Former treasurer Wayne Swan, who led the country through the Global Financial Crisis in 2008, and has a strong understanding of the role central banks play in smoothing out economic cycles, was also beating a drum, saying the RBA is putting “economic dogma over rational economic decision making”.
The RBA is “hammering households, hammering mums and dads with higher rates, causing a collapse in spending and driving the economy backwards,” Swan added. All this was intensified by data on Wednesday showing the economy in the second quarter grew at its slowest pace since the early 1990s, outside the pandemic.
RBA governor Michele Bullock poured fuel on the fire on Thursday by standing strong in her position that inflation remains a problem, and interest rates are unlikely to fall soon.

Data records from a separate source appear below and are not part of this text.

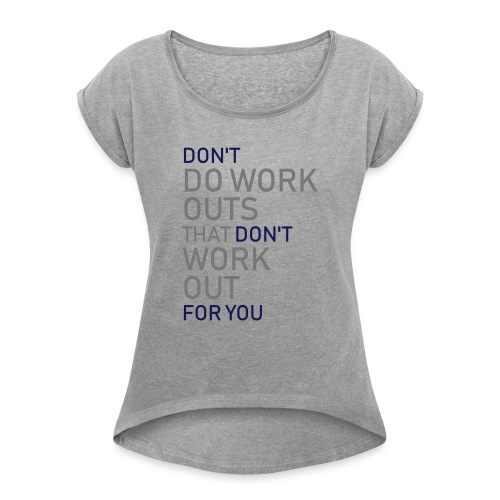 Don't do workouts - Women's T-Shirt with rolled up sleeves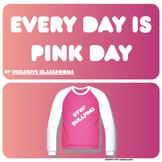 International Day of Pink / Anti Bullying / Growth Mindset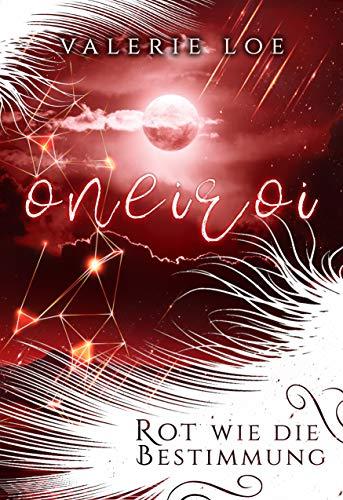 Oneiroi (Band 1): Rot wie die Bestimmung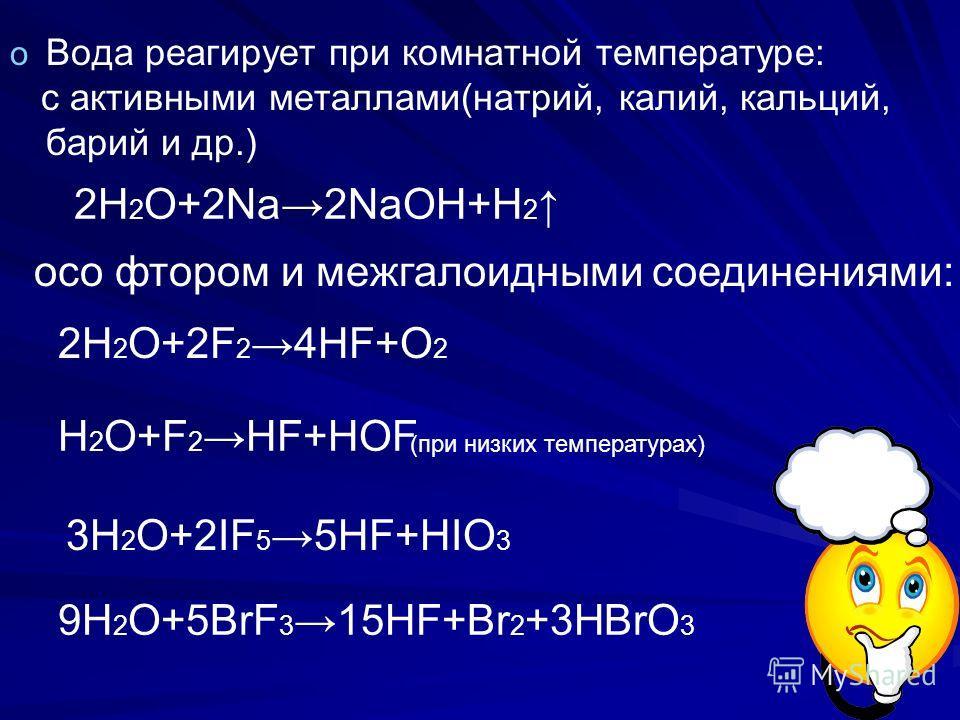 o o Вода реагирует при комнатной температуре: с активными металлами(натрий, калий, кальций, барий и др.) oсо фтором и межгалоидными соединениями: (при низких температурах) 2H 2 O+2Na2NaOH+H 2 H 2 O+F 2 HF+HOF 2H 2 O+2F 2 4HF+O 2 3H 2 O+2IF 5 5HF+HIO
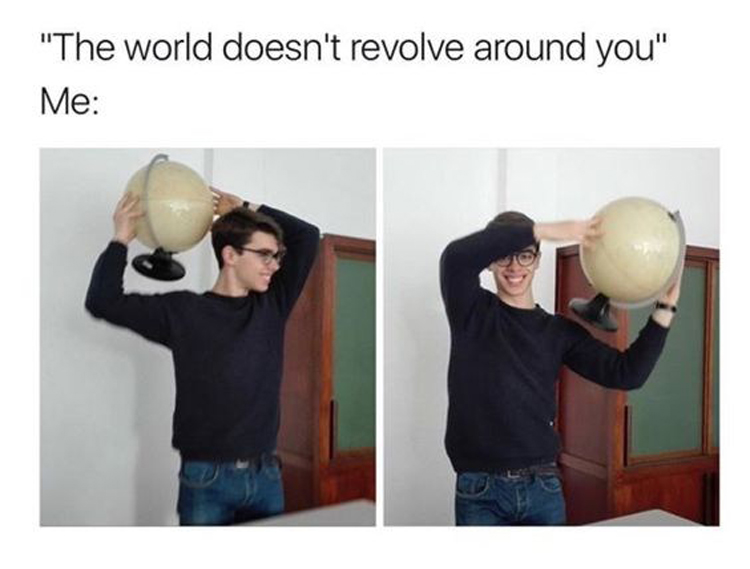 world-revolves-around-me-relationship-struggles-memes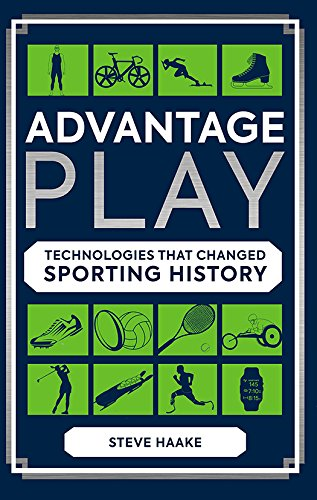 Advantage Play: Technologies that Changed Sporting History por Steve Haake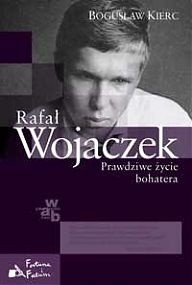 Okładka książki Rafał Wojaczek. Prawdziwe życie bohatera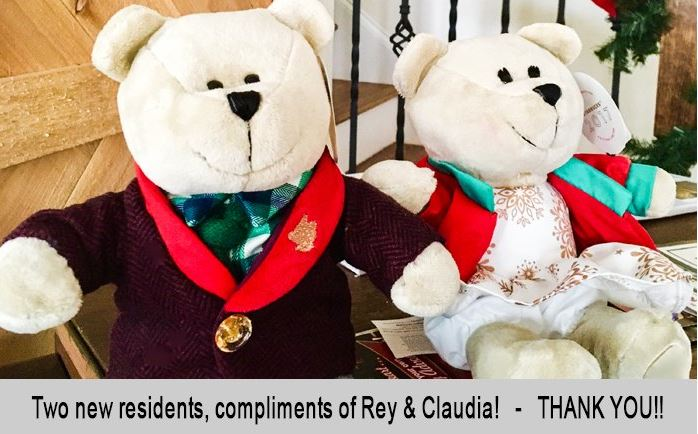 Christmas bears.  two new residents compliments of Ray and Claudia.  Thank You!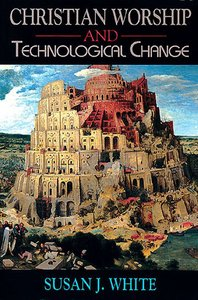 Christian Worship and Technological Change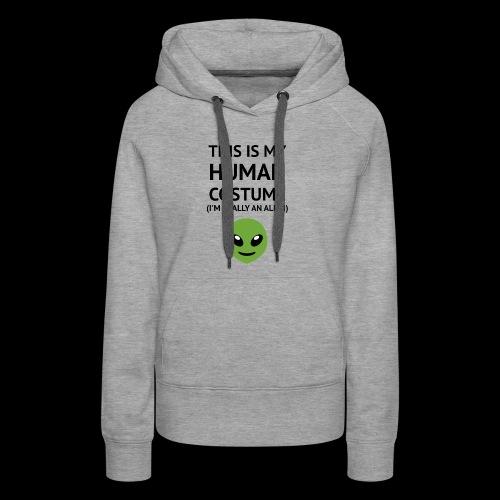 This Is My Human Costume - Alien Edition - Women's Premium Hoodie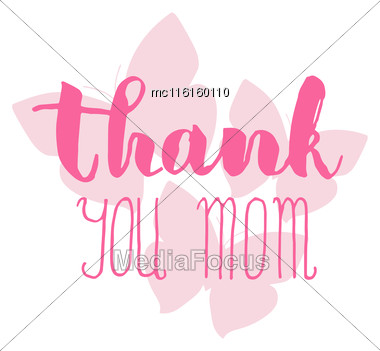 Greeting Watercolor Card. Mother's Day.Thank You Mom.Colorful Hand Drawn Background With Calligraphy Handlettering Text On Pink Butterfly Background Stock Photo
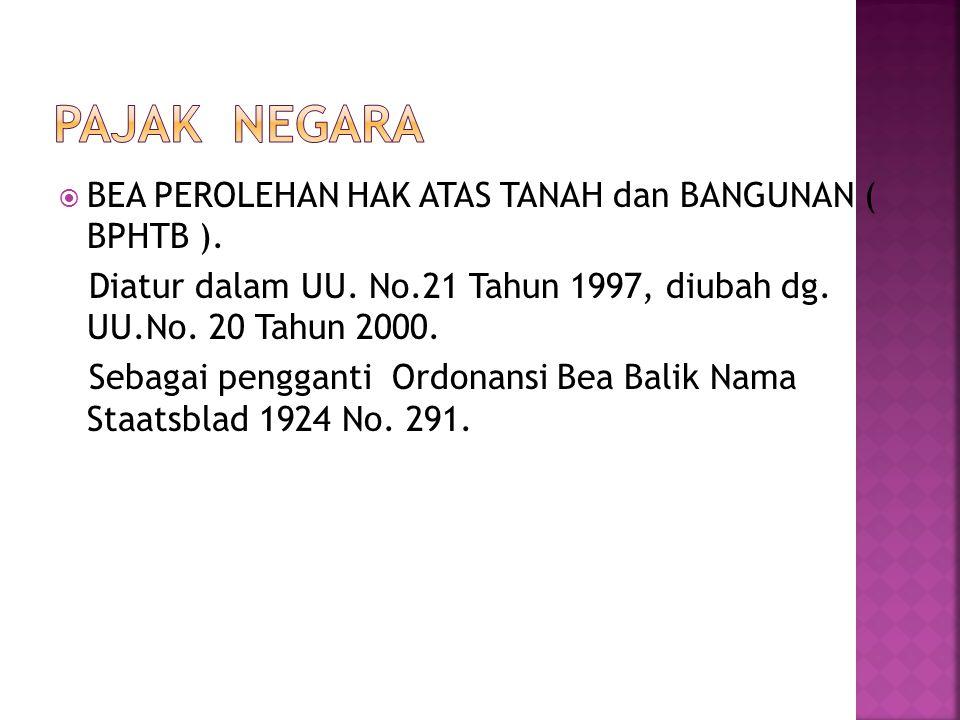  BEA PEROLEHAN HAK ATAS TANAH dan BANGUNAN ( BPHTB ). Diatur dalam UU. No.21 Tahun 1997, diubah dg. UU.No. 20 Tahun 2000. Sebagai pengganti Ordonansi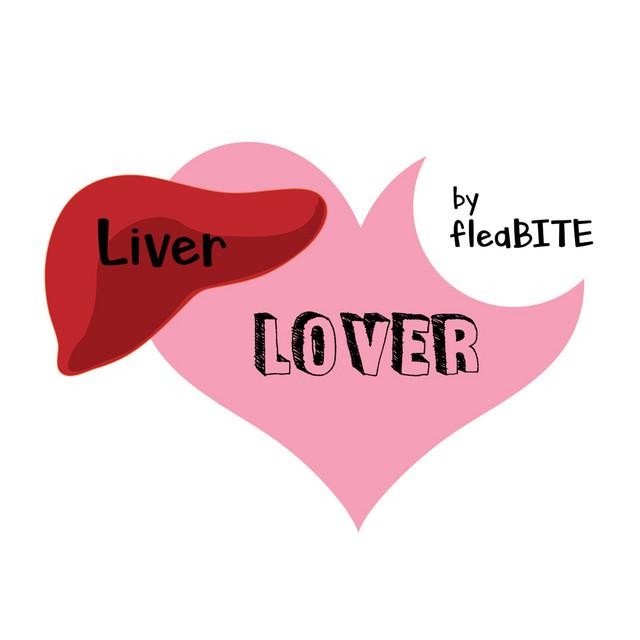 Liver Lover by fleaBITE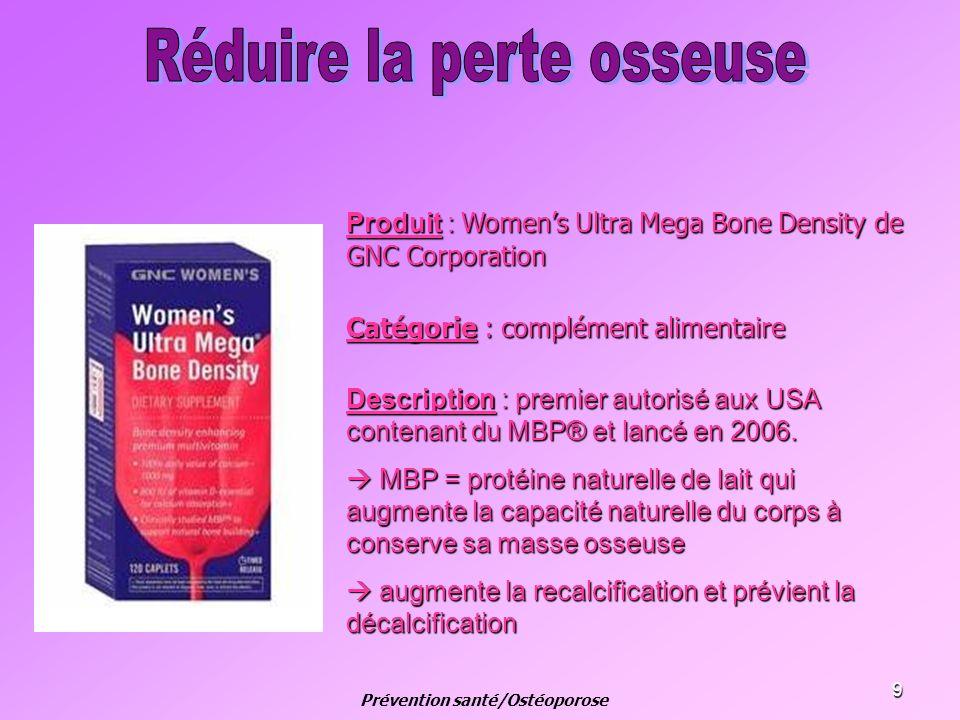 9 Produit : Womens Ultra Mega Bone Density de GNC Corporation Catégorie : complément alimentaire Description : premier autorisé aux USA contenant du M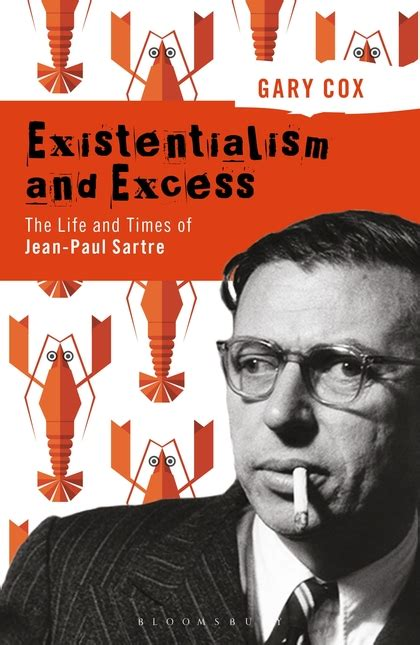 existentialism and excess the life and times of jean paul sartre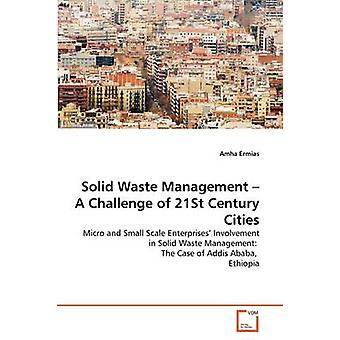 Solid Waste Management  A Challenge of 21St Century Cities by Ermias & Amha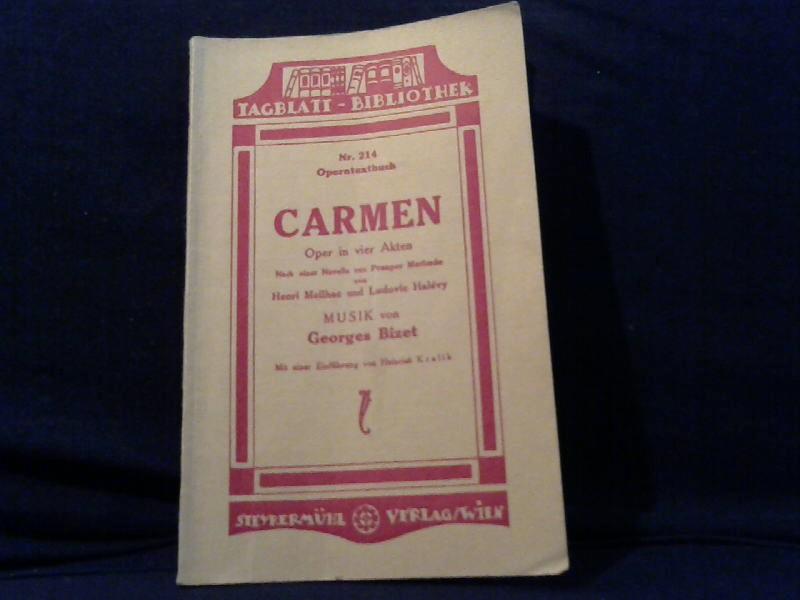 Meilhac, Henri und Ludovic Halevy: Carmen. Musik von Georges Bizet.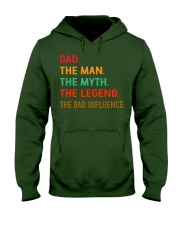 Dad The Man The Myth The Legend The Bad Influence Hooded Sweatshirt front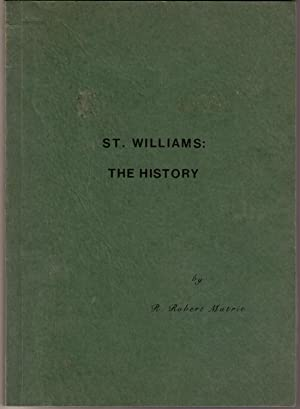 St. Williams: The History: Mutrie, R. Robert
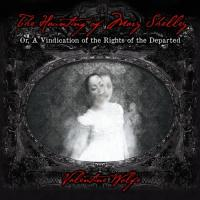 Valentine Wolfe - The Haunting Of Mary Shelley mp3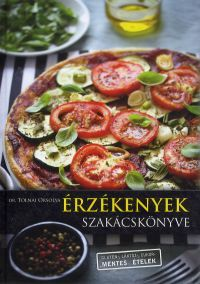 Érzékenyek szakácskönyve - dr. Tolnai Orsolya pdf epub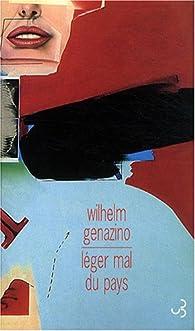 Léger mal du pays par Wilhelm Genazino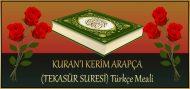 KURAN'I KERİM ARAPÇA (TEKASÜR SURESİ) Türkçe Meali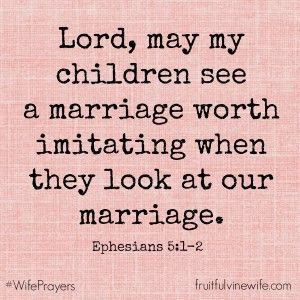 "Scripture: ""Lord, may my children see a marriage worth imitating when they look at our marriage."" –Ephesians 5:1-2"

Some have even claimed that the RBA and the centre-left Labor government are now at war, suggesting the ugly events of this week are likely to be exceeded with a federal election expected early next year.
But while it is great theatre, and has the ability to generate endless headlines for eager journalists, there is a chance it could grow into something quite serious that does long-term damage to the economy.
Global investors in Australia, the ones who help fund things like big mining projects and buy vast amounts of state and federal government bonds, will now be looking Down Under with furrowed brows.
Their confidence in Australia partly rests on assurances the RBA acts independently, and will happily ignore political pressure when pursuing its goal of taming inflation.
Conducting monetary policy to bolster the re-election hopes of a standing government would be a signal to global investors to look elsewhere.
Predictably, Bullock didn’t flinch at all this week, despite the mounting pressure.
She instead delivered the same credible narrative she has held for a few months.
It is often missed in the debate, but inflation is a huge problem for every Australian, not just those battling to pay off a mortgage.
It must be brought under control.
What’s also worrying is that criticism of the RBA from Canberra isn’t new.
Prime Minister Anthony Albanese didn’t hold back when former governor Philip Lowe raised interest rates in 2022, castigating him for earlier giving guidance to markets that interest rates were likely to remain low for the long term.
It feels as if the longstanding convention that politicians respect the independence of the RBA has been abandoned.
It is a well-known fact that an exodus of senior managers from the RBA over recent years was partly fuelled by concerns that the central bank is now fair game as far as Canberra is concerned.
Jonathan Kearns, chief economist at Challenger and a former senior manager at the RBA, said the current state of affairs “is really unfortunate”.
“Most investors and the international community will look through the political rhetoric setting it for what it is … But it will influence who wants to serve as RBA governor,” he added.
“We wouldn’t want the next highly qualified candidate to turn down the job because they are used as a political pinata,” he said.
With pitchforks in hand, barbarians were once again at the gates of the Reserve Bank this week, demanding it join its global peers and cut interest rates immediately, lest it send the commodity-rich economy into a deep dive that destroys jobs and businesses.